◆ **EXERCISE BRIEF**
Copy the data below exactly, omitting any picture it contains.

◆ **STORED DATA**
________________

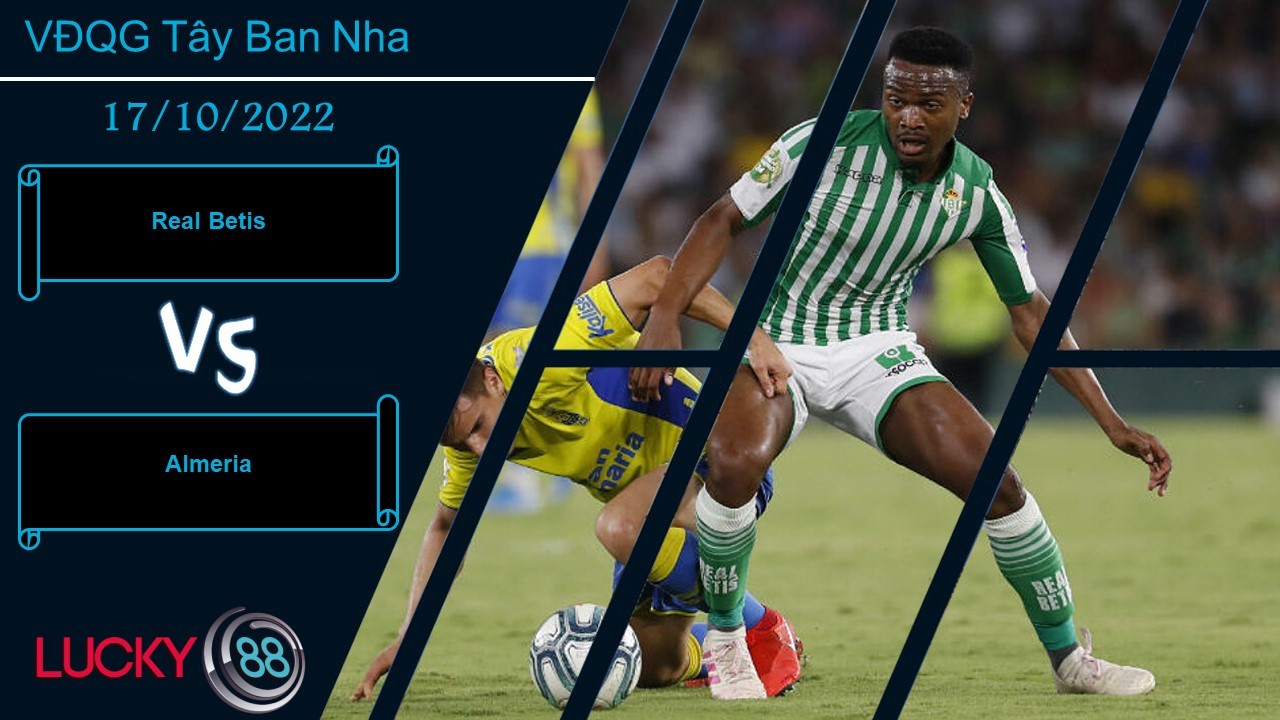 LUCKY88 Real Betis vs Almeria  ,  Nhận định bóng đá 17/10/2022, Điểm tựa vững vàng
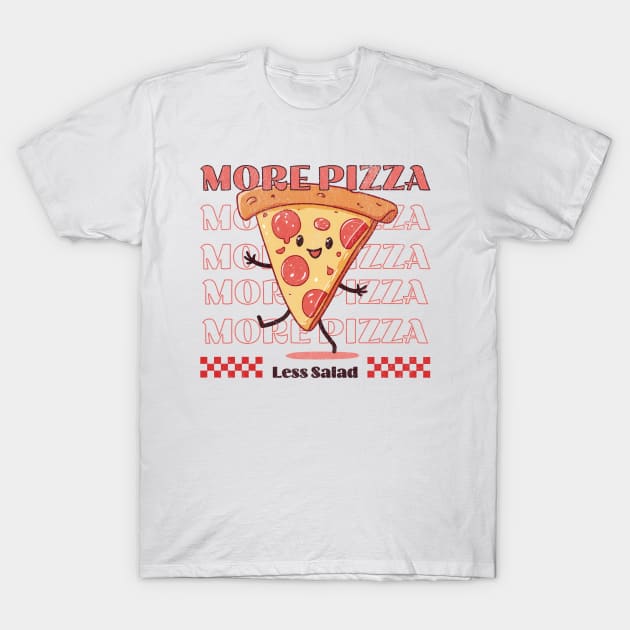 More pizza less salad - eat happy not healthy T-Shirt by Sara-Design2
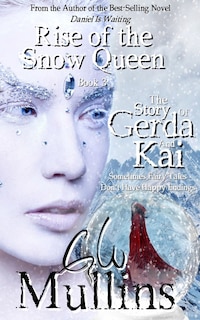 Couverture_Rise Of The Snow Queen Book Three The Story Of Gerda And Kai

________________

◆ **ANSWER FOR THIS EXERCISE**
 LUCKY88 Real Betis vs Almeria  ,  Nhận định bóng đá 17/10/2022, Điểm tựa vững vàng
 More pizza less salad - eat happy not healthy T-Shirt by Sara-Design2
 Couverture_Rise Of The Snow Queen Book Three The Story Of Gerda And Kai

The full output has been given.